Vrouwelijke dazen hebben bloed nodig voor de voortplanting. Ze gebruiken bloed bij de productie van eitjes. De beet van een daas is erg vervelend en kan tot open wonden en infecties lijden bij mensen, maar ook bij dieren. Onder andere paarden kunnen erg veel last krijgen van de wonden die hierdoor kunnen ontstaan. Het is dan ook van belang om te voorkomen dat de dazen kunnen bijten.
In tegenstelling tot veel insecten komt een daas niet op geur of UV licht af, maar wel op warmte en beweging. Hierdoor zijn mensen en dieren makkelijke prooien. Hier is met een dazenval slim op ingespeeld. De zwarte bal in de dazenval warmt op in de zon en de bal danst zachtjes in de wind, om beweging na te bootsen. De bal hangt daarom ook los in de val. Deze, vaak zelfs lichte beweging, is voldoende om een daas te laten denken dat het om een mens of dier gaat.
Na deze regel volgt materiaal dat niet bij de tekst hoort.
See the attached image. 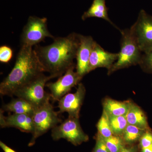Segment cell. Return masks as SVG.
I'll return each instance as SVG.
<instances>
[{"instance_id": "cell-1", "label": "cell", "mask_w": 152, "mask_h": 152, "mask_svg": "<svg viewBox=\"0 0 152 152\" xmlns=\"http://www.w3.org/2000/svg\"><path fill=\"white\" fill-rule=\"evenodd\" d=\"M46 46L37 45L34 49L45 72L54 78L61 77L75 65L80 44V34L71 33L65 37H55Z\"/></svg>"}, {"instance_id": "cell-2", "label": "cell", "mask_w": 152, "mask_h": 152, "mask_svg": "<svg viewBox=\"0 0 152 152\" xmlns=\"http://www.w3.org/2000/svg\"><path fill=\"white\" fill-rule=\"evenodd\" d=\"M45 72L33 47L22 45L15 66L0 84L1 96H14L20 88Z\"/></svg>"}, {"instance_id": "cell-3", "label": "cell", "mask_w": 152, "mask_h": 152, "mask_svg": "<svg viewBox=\"0 0 152 152\" xmlns=\"http://www.w3.org/2000/svg\"><path fill=\"white\" fill-rule=\"evenodd\" d=\"M121 34V50L116 61L109 70V72L140 64L142 53L130 29L120 30Z\"/></svg>"}, {"instance_id": "cell-4", "label": "cell", "mask_w": 152, "mask_h": 152, "mask_svg": "<svg viewBox=\"0 0 152 152\" xmlns=\"http://www.w3.org/2000/svg\"><path fill=\"white\" fill-rule=\"evenodd\" d=\"M53 76H46L41 74L27 84L15 91L14 96L17 98L23 99L34 106L35 109L43 105L50 102L51 98L50 94L45 92V87L47 83Z\"/></svg>"}, {"instance_id": "cell-5", "label": "cell", "mask_w": 152, "mask_h": 152, "mask_svg": "<svg viewBox=\"0 0 152 152\" xmlns=\"http://www.w3.org/2000/svg\"><path fill=\"white\" fill-rule=\"evenodd\" d=\"M32 118L34 131L32 138L29 144L30 146L34 145L37 138L61 122L58 113L55 111L50 102L35 109Z\"/></svg>"}, {"instance_id": "cell-6", "label": "cell", "mask_w": 152, "mask_h": 152, "mask_svg": "<svg viewBox=\"0 0 152 152\" xmlns=\"http://www.w3.org/2000/svg\"><path fill=\"white\" fill-rule=\"evenodd\" d=\"M47 22L46 18L29 17L21 36L22 45L33 47L43 41L46 38L54 39L48 29Z\"/></svg>"}, {"instance_id": "cell-7", "label": "cell", "mask_w": 152, "mask_h": 152, "mask_svg": "<svg viewBox=\"0 0 152 152\" xmlns=\"http://www.w3.org/2000/svg\"><path fill=\"white\" fill-rule=\"evenodd\" d=\"M51 135L55 140L65 139L75 145L87 141L88 139L81 127L78 118L70 117L52 129Z\"/></svg>"}, {"instance_id": "cell-8", "label": "cell", "mask_w": 152, "mask_h": 152, "mask_svg": "<svg viewBox=\"0 0 152 152\" xmlns=\"http://www.w3.org/2000/svg\"><path fill=\"white\" fill-rule=\"evenodd\" d=\"M130 29L142 53L152 50V16L141 10Z\"/></svg>"}, {"instance_id": "cell-9", "label": "cell", "mask_w": 152, "mask_h": 152, "mask_svg": "<svg viewBox=\"0 0 152 152\" xmlns=\"http://www.w3.org/2000/svg\"><path fill=\"white\" fill-rule=\"evenodd\" d=\"M74 69L75 65L70 68L57 81L46 85L50 91L51 98L54 100L59 101L80 81L83 77L74 71Z\"/></svg>"}, {"instance_id": "cell-10", "label": "cell", "mask_w": 152, "mask_h": 152, "mask_svg": "<svg viewBox=\"0 0 152 152\" xmlns=\"http://www.w3.org/2000/svg\"><path fill=\"white\" fill-rule=\"evenodd\" d=\"M85 93L84 86L81 83H79L75 92L67 94L58 101L59 112H66L69 114V117L78 118Z\"/></svg>"}, {"instance_id": "cell-11", "label": "cell", "mask_w": 152, "mask_h": 152, "mask_svg": "<svg viewBox=\"0 0 152 152\" xmlns=\"http://www.w3.org/2000/svg\"><path fill=\"white\" fill-rule=\"evenodd\" d=\"M94 42L91 36L80 34V44L76 57L77 61L76 72L82 77L89 72L90 56Z\"/></svg>"}, {"instance_id": "cell-12", "label": "cell", "mask_w": 152, "mask_h": 152, "mask_svg": "<svg viewBox=\"0 0 152 152\" xmlns=\"http://www.w3.org/2000/svg\"><path fill=\"white\" fill-rule=\"evenodd\" d=\"M118 53H110L104 50L96 41L90 56L89 72L98 68H106L110 70L118 57Z\"/></svg>"}, {"instance_id": "cell-13", "label": "cell", "mask_w": 152, "mask_h": 152, "mask_svg": "<svg viewBox=\"0 0 152 152\" xmlns=\"http://www.w3.org/2000/svg\"><path fill=\"white\" fill-rule=\"evenodd\" d=\"M3 111L0 112L1 128L13 127L24 132L33 134L34 131L32 115L26 114H15L5 116Z\"/></svg>"}, {"instance_id": "cell-14", "label": "cell", "mask_w": 152, "mask_h": 152, "mask_svg": "<svg viewBox=\"0 0 152 152\" xmlns=\"http://www.w3.org/2000/svg\"><path fill=\"white\" fill-rule=\"evenodd\" d=\"M107 11L105 0H94L91 7L83 14L82 19L83 20L91 18L104 19L113 25L114 27L119 29L109 18Z\"/></svg>"}, {"instance_id": "cell-15", "label": "cell", "mask_w": 152, "mask_h": 152, "mask_svg": "<svg viewBox=\"0 0 152 152\" xmlns=\"http://www.w3.org/2000/svg\"><path fill=\"white\" fill-rule=\"evenodd\" d=\"M126 117L128 124L136 126L145 130L149 129L147 117L137 106L130 103Z\"/></svg>"}, {"instance_id": "cell-16", "label": "cell", "mask_w": 152, "mask_h": 152, "mask_svg": "<svg viewBox=\"0 0 152 152\" xmlns=\"http://www.w3.org/2000/svg\"><path fill=\"white\" fill-rule=\"evenodd\" d=\"M1 110L4 112H12L15 114H29L33 116L35 108L23 99L18 98L4 105Z\"/></svg>"}, {"instance_id": "cell-17", "label": "cell", "mask_w": 152, "mask_h": 152, "mask_svg": "<svg viewBox=\"0 0 152 152\" xmlns=\"http://www.w3.org/2000/svg\"><path fill=\"white\" fill-rule=\"evenodd\" d=\"M130 103L107 99L104 102V110L109 116H120L126 115L129 107Z\"/></svg>"}, {"instance_id": "cell-18", "label": "cell", "mask_w": 152, "mask_h": 152, "mask_svg": "<svg viewBox=\"0 0 152 152\" xmlns=\"http://www.w3.org/2000/svg\"><path fill=\"white\" fill-rule=\"evenodd\" d=\"M147 130L136 126L128 124L124 132V140L127 143H133L140 139Z\"/></svg>"}, {"instance_id": "cell-19", "label": "cell", "mask_w": 152, "mask_h": 152, "mask_svg": "<svg viewBox=\"0 0 152 152\" xmlns=\"http://www.w3.org/2000/svg\"><path fill=\"white\" fill-rule=\"evenodd\" d=\"M110 125L113 134L119 135L124 133L128 125L126 115L120 116H109Z\"/></svg>"}, {"instance_id": "cell-20", "label": "cell", "mask_w": 152, "mask_h": 152, "mask_svg": "<svg viewBox=\"0 0 152 152\" xmlns=\"http://www.w3.org/2000/svg\"><path fill=\"white\" fill-rule=\"evenodd\" d=\"M97 126L99 134L104 138H109L113 136V134L110 125L109 115L104 110L98 122Z\"/></svg>"}, {"instance_id": "cell-21", "label": "cell", "mask_w": 152, "mask_h": 152, "mask_svg": "<svg viewBox=\"0 0 152 152\" xmlns=\"http://www.w3.org/2000/svg\"><path fill=\"white\" fill-rule=\"evenodd\" d=\"M104 138L110 152H118L124 147L122 140L118 136L113 135L109 138Z\"/></svg>"}, {"instance_id": "cell-22", "label": "cell", "mask_w": 152, "mask_h": 152, "mask_svg": "<svg viewBox=\"0 0 152 152\" xmlns=\"http://www.w3.org/2000/svg\"><path fill=\"white\" fill-rule=\"evenodd\" d=\"M143 53L140 64L147 72L152 73V50Z\"/></svg>"}, {"instance_id": "cell-23", "label": "cell", "mask_w": 152, "mask_h": 152, "mask_svg": "<svg viewBox=\"0 0 152 152\" xmlns=\"http://www.w3.org/2000/svg\"><path fill=\"white\" fill-rule=\"evenodd\" d=\"M13 56V51L10 47L3 45L0 47V62L7 63Z\"/></svg>"}, {"instance_id": "cell-24", "label": "cell", "mask_w": 152, "mask_h": 152, "mask_svg": "<svg viewBox=\"0 0 152 152\" xmlns=\"http://www.w3.org/2000/svg\"><path fill=\"white\" fill-rule=\"evenodd\" d=\"M93 152H110L108 148L103 137L98 134L96 145Z\"/></svg>"}, {"instance_id": "cell-25", "label": "cell", "mask_w": 152, "mask_h": 152, "mask_svg": "<svg viewBox=\"0 0 152 152\" xmlns=\"http://www.w3.org/2000/svg\"><path fill=\"white\" fill-rule=\"evenodd\" d=\"M152 145V133L149 130H147L140 139V146L142 149Z\"/></svg>"}, {"instance_id": "cell-26", "label": "cell", "mask_w": 152, "mask_h": 152, "mask_svg": "<svg viewBox=\"0 0 152 152\" xmlns=\"http://www.w3.org/2000/svg\"><path fill=\"white\" fill-rule=\"evenodd\" d=\"M0 147L4 152H17L1 141L0 142Z\"/></svg>"}, {"instance_id": "cell-27", "label": "cell", "mask_w": 152, "mask_h": 152, "mask_svg": "<svg viewBox=\"0 0 152 152\" xmlns=\"http://www.w3.org/2000/svg\"><path fill=\"white\" fill-rule=\"evenodd\" d=\"M136 151H137V148L136 147L126 148L124 147L118 152H136Z\"/></svg>"}, {"instance_id": "cell-28", "label": "cell", "mask_w": 152, "mask_h": 152, "mask_svg": "<svg viewBox=\"0 0 152 152\" xmlns=\"http://www.w3.org/2000/svg\"><path fill=\"white\" fill-rule=\"evenodd\" d=\"M142 152H152V145L147 148L142 149Z\"/></svg>"}]
</instances>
Omdat de bal makkelijk opwarmt, krijgt hij een hogere temperatuur dan de mensen en dieren in de directe omgeving. Dit ziet er voor de daas dan vaak het aantrekkelijkste uit en hier zal hij vaak als eerste op af gaan. Bij de zwarte bal in de val aangekomen zal een daas deze proberen te steken om er bloed van af te nemen. Het lukt de daas niet om in het rubber van de bal te steken.
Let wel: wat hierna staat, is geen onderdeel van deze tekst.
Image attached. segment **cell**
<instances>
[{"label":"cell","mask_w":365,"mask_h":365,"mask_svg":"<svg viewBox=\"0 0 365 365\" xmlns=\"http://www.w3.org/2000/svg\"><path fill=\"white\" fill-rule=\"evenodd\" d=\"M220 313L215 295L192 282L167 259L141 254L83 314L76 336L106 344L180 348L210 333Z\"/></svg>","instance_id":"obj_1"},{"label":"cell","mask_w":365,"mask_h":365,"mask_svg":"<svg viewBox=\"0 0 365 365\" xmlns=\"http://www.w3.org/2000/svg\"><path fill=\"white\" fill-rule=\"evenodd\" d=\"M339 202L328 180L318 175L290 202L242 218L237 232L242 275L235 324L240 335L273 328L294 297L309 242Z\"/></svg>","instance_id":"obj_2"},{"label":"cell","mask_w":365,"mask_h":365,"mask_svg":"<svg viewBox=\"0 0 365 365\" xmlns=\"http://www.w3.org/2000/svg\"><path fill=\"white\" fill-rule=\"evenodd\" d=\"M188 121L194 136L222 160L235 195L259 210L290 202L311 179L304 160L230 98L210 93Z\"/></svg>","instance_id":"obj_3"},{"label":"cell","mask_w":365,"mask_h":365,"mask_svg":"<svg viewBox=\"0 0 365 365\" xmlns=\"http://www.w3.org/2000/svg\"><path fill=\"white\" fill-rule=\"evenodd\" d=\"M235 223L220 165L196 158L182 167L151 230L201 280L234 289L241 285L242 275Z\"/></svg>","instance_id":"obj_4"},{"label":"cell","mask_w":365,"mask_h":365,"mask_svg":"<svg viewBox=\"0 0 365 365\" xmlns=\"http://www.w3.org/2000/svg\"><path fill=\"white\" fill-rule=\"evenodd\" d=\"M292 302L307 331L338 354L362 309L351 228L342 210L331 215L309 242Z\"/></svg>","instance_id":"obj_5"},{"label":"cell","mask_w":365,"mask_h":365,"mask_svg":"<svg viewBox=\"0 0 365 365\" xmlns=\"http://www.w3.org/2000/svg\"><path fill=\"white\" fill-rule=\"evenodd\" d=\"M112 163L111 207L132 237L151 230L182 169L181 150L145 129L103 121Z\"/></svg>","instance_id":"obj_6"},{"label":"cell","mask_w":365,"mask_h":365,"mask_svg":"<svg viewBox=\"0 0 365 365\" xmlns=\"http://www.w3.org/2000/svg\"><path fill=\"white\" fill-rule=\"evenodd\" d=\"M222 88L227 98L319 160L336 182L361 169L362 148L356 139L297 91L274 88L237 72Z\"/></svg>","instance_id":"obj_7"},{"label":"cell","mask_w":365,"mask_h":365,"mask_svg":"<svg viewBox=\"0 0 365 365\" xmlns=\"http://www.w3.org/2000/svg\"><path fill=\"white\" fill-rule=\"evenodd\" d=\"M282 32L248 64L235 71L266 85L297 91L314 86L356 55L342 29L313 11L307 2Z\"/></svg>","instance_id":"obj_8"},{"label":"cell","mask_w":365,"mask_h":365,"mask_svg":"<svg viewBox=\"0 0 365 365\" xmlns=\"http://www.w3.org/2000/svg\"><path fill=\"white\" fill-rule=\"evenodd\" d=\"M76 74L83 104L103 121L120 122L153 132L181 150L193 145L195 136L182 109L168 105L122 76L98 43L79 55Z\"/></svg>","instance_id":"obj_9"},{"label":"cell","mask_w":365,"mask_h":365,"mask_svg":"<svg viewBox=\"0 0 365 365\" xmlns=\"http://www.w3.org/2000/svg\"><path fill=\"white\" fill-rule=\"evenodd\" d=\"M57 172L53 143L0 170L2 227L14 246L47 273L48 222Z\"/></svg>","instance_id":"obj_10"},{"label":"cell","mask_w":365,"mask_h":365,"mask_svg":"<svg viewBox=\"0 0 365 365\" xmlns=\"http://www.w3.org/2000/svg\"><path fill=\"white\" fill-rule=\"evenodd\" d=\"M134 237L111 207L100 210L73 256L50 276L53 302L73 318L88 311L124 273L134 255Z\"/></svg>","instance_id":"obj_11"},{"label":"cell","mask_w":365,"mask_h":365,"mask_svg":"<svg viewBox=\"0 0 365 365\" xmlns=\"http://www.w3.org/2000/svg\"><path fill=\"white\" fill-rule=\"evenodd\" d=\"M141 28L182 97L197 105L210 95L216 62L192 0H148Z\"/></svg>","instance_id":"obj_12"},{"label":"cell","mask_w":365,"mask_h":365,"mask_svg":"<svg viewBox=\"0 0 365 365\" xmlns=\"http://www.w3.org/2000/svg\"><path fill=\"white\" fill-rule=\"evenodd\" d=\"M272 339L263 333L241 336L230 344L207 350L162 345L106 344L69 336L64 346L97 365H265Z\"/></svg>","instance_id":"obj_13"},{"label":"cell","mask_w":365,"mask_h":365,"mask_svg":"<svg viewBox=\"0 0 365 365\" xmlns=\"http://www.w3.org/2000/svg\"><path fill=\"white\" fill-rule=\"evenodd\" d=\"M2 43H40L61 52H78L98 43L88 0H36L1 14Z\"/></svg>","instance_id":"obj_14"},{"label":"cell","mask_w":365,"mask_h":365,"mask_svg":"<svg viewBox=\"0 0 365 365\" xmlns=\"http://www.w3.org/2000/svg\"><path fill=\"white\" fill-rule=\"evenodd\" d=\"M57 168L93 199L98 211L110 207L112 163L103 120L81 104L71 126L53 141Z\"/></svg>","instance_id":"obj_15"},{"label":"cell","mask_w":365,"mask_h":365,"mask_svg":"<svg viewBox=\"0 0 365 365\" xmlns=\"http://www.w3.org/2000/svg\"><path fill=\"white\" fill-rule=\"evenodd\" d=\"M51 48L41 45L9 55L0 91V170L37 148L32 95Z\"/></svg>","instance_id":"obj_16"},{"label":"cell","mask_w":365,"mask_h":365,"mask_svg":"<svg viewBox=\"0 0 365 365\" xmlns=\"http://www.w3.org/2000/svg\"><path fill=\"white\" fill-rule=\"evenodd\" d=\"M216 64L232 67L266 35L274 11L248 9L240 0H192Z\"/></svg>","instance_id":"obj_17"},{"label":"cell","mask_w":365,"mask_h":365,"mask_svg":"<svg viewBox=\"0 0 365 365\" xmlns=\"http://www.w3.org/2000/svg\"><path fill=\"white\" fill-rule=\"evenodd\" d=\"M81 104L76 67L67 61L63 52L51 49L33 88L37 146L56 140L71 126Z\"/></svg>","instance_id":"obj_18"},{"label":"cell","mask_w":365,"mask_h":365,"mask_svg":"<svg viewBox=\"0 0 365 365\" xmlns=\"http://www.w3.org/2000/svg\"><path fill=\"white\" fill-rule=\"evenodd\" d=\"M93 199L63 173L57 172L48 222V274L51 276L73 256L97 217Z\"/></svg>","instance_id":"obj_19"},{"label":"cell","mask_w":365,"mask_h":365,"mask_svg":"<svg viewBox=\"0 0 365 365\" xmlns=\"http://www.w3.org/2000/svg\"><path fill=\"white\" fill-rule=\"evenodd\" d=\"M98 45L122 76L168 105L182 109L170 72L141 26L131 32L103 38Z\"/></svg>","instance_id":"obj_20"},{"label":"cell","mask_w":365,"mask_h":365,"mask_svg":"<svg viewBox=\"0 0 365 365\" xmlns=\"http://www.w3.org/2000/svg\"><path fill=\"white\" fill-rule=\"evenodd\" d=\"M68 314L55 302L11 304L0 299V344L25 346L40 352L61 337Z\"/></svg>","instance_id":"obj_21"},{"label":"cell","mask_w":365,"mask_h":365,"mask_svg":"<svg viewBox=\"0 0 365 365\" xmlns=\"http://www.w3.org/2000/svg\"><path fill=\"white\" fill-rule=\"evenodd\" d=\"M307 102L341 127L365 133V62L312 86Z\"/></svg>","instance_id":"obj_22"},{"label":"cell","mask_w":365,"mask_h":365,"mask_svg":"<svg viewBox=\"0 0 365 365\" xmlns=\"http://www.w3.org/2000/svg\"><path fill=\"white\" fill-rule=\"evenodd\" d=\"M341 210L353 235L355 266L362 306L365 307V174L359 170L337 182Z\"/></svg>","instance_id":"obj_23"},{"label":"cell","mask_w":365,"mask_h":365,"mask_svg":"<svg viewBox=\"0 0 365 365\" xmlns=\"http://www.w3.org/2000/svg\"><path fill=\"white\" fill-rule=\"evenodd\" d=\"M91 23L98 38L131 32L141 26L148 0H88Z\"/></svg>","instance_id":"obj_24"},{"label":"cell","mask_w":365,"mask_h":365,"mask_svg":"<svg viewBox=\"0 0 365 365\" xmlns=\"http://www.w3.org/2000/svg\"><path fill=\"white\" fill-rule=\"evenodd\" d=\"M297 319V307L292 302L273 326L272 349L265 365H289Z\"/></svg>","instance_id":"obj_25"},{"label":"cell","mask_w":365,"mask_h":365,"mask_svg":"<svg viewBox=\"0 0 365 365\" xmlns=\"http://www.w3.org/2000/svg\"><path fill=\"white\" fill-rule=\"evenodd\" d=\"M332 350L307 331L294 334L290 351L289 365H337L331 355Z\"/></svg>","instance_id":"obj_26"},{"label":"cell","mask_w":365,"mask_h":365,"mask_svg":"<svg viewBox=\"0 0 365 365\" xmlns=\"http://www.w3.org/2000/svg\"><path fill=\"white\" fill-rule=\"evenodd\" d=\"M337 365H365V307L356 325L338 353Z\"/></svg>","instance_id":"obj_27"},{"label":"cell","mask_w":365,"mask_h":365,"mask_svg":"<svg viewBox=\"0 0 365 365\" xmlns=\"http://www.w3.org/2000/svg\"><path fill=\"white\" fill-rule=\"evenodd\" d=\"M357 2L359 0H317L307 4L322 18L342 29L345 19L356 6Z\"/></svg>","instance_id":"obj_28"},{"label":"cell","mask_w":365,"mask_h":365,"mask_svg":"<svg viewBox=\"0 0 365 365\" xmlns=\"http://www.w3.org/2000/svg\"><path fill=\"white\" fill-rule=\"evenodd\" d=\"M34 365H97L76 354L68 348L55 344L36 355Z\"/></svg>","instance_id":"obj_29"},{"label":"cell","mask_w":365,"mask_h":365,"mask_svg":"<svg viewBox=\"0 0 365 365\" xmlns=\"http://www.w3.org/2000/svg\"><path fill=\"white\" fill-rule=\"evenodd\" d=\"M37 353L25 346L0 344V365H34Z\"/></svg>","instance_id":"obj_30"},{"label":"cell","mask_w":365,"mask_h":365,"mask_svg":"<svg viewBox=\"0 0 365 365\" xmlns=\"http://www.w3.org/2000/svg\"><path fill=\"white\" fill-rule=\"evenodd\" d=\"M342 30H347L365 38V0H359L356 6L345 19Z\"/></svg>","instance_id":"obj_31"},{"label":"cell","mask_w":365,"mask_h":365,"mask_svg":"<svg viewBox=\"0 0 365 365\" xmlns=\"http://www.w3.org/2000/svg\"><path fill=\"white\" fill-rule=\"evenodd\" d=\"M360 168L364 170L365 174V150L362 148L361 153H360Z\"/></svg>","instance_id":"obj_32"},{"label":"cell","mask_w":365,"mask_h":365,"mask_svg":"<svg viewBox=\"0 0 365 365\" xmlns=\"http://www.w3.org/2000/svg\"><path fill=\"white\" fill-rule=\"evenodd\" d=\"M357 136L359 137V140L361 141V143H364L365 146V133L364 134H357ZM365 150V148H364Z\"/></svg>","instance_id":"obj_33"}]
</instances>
Op het moment dat de daas iets hoger vliegt en nogmaals probeert de bal te steken vliegt de daas de kap van de val in, die boven de bal hangt. Na enkele vruchteloze pogingen wil de daas weer wegvliegen en omdat de daas enkel omhoog kan vliegen wordt hij nu via de kap naar de opvangbak geleid, die bovenin de val is bevestigd. Deze opvangbak is voorzien van een trechter met een kleine opening, waardoor de daas naar binnen vliegt. Op het moment dat de daas de opvangbak ingaat zit hij gevangen in de val. Hierna kan hij geen mens of dier meer steken en heeft de val zijn werk gedaan.